The important thing is to give the trust’s business and clinical leaders a framework for prioritisation, so that isn’t just left to IT.
Through this process, it becomes possible to move towards a model that I sometimes call ‘pragmatic transformation’; change that is deliberate, that has an end-goal in mind, and is grounded in reality.
What trust IT leaders should be looking for is a different relationship, in which there is effective sharing of risk and reward
A good framework also makes it possible to tackle projects in a logical order: to find the three or four issues that need the same fix, so they can be fixed in less time than it would take to get to them individually.
Create the right platform
Finally, trust IT leaders should be thinking about how to get their own teams to work in new ways.
This can be difficult, because the health and care system does not generally write its own software.
While there are exceptions, organisations tend to deploy packaged products; that limits the amount of flexibility that they have over the testing, deployment, and maintenance of systems and their associated infrastructure.
To maintain all that packaged vendor software, while innovating rapidly enough to meet the demands of the recovery and reform agenda, trusts need to adopt a hybrid approach.
By that, I don’t mean ‘do everything you are doing now, and add even more to the list’ or ‘shift everything that you are doing on-premise to the cloud’.
Instead, I mean look at how modern IT is done in other sectors, and adopt the best of that approach, and bring the cloud to you. Bring the hyperscalers, such as AWS or Microsoft, into your data centre. That way, you can continue to run your heritage applications, while creating new products that are cloud-native from the outset.

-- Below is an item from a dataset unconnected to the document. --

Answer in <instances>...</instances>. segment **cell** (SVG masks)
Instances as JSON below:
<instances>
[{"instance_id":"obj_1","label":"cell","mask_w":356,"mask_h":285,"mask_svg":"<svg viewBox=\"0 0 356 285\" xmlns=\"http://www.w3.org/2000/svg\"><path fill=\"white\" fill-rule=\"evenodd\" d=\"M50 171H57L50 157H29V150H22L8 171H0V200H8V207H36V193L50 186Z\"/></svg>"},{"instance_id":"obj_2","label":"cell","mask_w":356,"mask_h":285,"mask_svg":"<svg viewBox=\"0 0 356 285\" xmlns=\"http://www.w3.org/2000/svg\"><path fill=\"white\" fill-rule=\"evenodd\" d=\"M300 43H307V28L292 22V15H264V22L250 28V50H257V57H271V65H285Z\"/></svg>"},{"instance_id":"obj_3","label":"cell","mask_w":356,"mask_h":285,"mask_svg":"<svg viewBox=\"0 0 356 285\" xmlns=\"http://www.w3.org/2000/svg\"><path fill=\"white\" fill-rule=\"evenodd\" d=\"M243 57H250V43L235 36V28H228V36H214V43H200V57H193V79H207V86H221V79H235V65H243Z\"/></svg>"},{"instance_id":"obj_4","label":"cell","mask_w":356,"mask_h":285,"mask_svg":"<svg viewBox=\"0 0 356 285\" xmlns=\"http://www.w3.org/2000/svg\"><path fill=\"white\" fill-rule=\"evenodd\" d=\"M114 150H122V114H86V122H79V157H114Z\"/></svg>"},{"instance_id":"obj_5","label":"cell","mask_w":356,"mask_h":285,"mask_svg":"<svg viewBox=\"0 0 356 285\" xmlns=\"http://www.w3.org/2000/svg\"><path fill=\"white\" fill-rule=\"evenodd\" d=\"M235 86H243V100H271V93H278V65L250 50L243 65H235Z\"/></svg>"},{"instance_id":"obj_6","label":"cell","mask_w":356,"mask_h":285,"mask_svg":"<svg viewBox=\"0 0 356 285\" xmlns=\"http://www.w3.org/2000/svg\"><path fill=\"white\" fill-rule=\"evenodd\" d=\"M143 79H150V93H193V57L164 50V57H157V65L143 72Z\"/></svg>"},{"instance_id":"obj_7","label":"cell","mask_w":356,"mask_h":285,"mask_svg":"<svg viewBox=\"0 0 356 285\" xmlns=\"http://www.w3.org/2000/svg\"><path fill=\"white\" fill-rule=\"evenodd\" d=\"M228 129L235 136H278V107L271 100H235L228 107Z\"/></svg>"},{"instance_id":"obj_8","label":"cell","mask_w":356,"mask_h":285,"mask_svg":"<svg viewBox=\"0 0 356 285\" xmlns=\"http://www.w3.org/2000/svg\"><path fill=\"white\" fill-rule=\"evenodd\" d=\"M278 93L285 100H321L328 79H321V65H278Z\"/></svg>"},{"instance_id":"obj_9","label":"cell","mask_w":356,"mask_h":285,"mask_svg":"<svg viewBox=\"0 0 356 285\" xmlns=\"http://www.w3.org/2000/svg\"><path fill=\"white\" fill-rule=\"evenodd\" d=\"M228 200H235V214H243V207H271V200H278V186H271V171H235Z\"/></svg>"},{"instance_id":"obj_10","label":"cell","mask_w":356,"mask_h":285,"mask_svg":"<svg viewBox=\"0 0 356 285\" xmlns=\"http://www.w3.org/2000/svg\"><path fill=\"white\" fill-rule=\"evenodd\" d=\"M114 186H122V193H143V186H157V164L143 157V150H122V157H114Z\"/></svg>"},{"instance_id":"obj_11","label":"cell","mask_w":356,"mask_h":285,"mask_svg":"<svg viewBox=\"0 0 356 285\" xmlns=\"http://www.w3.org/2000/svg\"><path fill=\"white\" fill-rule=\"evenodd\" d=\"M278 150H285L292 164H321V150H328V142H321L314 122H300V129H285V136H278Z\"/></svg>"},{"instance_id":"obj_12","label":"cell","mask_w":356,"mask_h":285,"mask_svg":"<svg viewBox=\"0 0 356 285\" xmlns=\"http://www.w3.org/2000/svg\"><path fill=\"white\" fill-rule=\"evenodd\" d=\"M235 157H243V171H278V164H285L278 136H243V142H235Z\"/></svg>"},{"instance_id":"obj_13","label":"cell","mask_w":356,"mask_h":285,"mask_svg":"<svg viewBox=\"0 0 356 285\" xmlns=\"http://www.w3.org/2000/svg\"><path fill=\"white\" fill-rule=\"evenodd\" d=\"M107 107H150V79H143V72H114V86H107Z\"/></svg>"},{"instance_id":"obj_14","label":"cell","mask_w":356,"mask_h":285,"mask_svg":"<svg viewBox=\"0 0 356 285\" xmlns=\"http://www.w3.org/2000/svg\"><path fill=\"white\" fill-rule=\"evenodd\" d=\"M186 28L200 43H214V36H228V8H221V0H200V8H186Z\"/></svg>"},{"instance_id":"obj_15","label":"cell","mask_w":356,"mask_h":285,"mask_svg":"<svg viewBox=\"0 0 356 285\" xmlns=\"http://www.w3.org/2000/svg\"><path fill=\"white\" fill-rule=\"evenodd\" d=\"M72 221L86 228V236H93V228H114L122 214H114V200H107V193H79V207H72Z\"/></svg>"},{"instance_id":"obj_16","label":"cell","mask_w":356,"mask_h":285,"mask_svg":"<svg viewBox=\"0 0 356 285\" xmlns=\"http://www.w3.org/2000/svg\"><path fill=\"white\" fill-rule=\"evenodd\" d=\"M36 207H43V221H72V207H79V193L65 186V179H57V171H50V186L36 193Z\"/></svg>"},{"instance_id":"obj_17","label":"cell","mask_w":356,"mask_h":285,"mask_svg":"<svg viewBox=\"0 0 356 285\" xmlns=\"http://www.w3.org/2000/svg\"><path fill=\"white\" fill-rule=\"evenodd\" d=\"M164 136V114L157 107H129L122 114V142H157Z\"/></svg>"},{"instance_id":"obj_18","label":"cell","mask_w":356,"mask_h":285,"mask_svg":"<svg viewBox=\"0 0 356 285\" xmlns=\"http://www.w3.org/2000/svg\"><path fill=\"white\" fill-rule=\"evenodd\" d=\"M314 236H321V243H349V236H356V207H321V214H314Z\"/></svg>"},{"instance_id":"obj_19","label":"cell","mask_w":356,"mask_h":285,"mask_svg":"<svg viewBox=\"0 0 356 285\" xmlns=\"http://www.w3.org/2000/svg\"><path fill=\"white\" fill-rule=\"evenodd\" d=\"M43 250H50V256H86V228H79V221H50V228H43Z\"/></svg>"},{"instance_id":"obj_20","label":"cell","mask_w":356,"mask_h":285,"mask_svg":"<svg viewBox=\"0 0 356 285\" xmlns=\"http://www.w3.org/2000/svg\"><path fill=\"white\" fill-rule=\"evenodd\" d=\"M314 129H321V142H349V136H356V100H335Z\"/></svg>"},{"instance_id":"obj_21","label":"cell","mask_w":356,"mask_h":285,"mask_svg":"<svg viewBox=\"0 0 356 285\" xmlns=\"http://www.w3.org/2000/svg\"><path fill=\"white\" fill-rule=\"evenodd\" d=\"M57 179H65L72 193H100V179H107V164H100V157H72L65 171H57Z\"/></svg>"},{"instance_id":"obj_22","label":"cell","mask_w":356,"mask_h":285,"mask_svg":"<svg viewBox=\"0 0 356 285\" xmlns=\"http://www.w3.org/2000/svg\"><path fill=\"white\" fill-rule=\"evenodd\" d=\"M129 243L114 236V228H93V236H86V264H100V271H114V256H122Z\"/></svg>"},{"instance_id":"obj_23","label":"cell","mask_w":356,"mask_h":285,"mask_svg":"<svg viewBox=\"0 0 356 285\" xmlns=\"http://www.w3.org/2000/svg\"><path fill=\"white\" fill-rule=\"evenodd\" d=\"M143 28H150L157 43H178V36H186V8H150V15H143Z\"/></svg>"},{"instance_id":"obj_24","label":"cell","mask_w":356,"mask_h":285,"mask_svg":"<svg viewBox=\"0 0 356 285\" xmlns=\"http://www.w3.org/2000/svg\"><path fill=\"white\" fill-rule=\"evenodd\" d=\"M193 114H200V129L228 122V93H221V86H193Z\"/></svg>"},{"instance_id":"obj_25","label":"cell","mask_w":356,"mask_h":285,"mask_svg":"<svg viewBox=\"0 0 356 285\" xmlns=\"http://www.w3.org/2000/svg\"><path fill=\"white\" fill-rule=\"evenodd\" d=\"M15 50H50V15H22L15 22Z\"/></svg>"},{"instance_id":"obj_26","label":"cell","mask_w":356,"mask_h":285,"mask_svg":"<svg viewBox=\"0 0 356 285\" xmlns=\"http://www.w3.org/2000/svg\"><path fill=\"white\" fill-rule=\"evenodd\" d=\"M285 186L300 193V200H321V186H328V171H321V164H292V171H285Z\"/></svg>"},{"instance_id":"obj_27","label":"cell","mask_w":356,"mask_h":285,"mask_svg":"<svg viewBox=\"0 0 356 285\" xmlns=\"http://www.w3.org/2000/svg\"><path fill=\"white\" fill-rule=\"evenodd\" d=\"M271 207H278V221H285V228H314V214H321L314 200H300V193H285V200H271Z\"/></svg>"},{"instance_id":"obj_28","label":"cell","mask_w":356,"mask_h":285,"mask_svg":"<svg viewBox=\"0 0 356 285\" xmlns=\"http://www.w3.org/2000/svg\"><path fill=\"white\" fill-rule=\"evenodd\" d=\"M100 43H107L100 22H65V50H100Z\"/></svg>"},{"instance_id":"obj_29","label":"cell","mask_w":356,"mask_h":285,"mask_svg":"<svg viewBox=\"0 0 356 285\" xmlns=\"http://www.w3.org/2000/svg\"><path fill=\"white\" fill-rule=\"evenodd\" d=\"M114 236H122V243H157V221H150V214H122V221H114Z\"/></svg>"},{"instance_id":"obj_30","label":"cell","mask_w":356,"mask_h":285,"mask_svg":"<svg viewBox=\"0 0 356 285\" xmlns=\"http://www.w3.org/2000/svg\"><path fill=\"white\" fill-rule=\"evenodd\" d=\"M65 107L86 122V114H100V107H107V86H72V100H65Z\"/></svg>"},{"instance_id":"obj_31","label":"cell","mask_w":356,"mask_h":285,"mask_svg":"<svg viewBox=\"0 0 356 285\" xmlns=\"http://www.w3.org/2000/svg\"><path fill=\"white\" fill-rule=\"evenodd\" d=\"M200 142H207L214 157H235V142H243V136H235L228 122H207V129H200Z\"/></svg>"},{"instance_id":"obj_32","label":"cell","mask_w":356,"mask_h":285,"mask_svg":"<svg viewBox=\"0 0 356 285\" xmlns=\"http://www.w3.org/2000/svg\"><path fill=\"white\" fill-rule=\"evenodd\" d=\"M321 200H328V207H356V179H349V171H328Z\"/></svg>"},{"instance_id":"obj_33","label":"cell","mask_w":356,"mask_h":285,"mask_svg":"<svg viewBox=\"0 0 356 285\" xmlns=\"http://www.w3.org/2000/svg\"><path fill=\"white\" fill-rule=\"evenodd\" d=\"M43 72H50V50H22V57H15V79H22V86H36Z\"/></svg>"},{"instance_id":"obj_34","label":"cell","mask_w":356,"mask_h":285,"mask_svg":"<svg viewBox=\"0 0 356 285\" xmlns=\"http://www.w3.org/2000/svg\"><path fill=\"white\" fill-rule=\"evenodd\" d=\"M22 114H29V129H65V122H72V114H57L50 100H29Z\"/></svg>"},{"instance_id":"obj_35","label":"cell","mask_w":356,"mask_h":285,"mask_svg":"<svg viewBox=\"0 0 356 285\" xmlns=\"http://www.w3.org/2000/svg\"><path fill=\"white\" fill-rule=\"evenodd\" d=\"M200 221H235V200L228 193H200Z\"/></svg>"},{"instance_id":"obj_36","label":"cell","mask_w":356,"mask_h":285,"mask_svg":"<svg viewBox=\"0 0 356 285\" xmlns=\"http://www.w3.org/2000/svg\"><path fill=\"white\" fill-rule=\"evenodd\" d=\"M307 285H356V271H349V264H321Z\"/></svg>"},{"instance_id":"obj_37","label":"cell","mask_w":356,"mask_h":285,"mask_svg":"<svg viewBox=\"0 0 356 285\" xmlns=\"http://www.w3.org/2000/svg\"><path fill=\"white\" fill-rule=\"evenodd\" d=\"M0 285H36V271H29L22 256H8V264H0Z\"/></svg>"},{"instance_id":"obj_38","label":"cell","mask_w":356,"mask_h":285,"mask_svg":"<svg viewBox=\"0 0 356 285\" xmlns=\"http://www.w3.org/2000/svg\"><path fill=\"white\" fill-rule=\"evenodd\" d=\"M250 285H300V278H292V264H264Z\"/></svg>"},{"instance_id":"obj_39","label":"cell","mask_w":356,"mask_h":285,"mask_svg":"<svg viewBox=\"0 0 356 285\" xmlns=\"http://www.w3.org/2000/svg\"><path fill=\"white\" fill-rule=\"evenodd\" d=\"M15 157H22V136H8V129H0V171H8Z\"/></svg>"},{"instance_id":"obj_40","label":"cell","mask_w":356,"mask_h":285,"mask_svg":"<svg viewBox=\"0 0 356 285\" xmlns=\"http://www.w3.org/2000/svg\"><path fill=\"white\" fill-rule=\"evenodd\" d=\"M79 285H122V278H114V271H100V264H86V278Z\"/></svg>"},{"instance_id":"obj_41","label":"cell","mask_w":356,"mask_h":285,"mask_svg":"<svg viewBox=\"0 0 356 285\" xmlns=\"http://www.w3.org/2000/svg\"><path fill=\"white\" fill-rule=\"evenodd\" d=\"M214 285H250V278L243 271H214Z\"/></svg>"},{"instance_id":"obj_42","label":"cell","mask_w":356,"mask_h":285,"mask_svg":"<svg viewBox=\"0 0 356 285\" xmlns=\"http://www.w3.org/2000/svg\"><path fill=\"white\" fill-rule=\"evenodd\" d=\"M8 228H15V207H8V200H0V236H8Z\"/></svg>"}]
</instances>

Around that, trust IT leaders need to introduce a new mode of operation that brings infrastructure and people together.
We’ve all heard of ‘dev ops’, or getting the development team, and the testing team, and the deployment team together in the same place.
We need a ‘tech ops’ or, as we’re talking about health and care, a ‘clin ops’ approach; a model that pulls together the way work is commissioned, its resources, the technology that underpins it, and the way outputs are delivered. This is what I mean by taking a holistic approach.
The NHS finds itself in a new situation in which it is constantly being asked to do more to respond to the demands of recovery and reform.
The important thing is to give the trust’s business and clinical leaders a framework for prioritisation, so that isn’t just left to IT
But its IT teams cannot play their part if they are working with outdated ways of prioritising, managing, and delivering technology. To address new demands, they need a new approach.
I believe that means finding a partner to create headroom by focusing on delivery lifting prioritisation to the board, the C-suite, and professional leaders; and creating an agile platform supported by a clin ops model to make it possible to both maintain heritage systems and build new ones at speed.
As a technology supplier, we have been on this journey with hundreds of customers in other sectors and in healthcare globally.
We know what it takes to drive a conversation about business transformation that is enabled by technology.
As the NHS is asked to do more, that is the dialogue that trusts need to have with their IT leaders, so they can deliver the pragmatic transformation that organisations, clinicians, and patients need.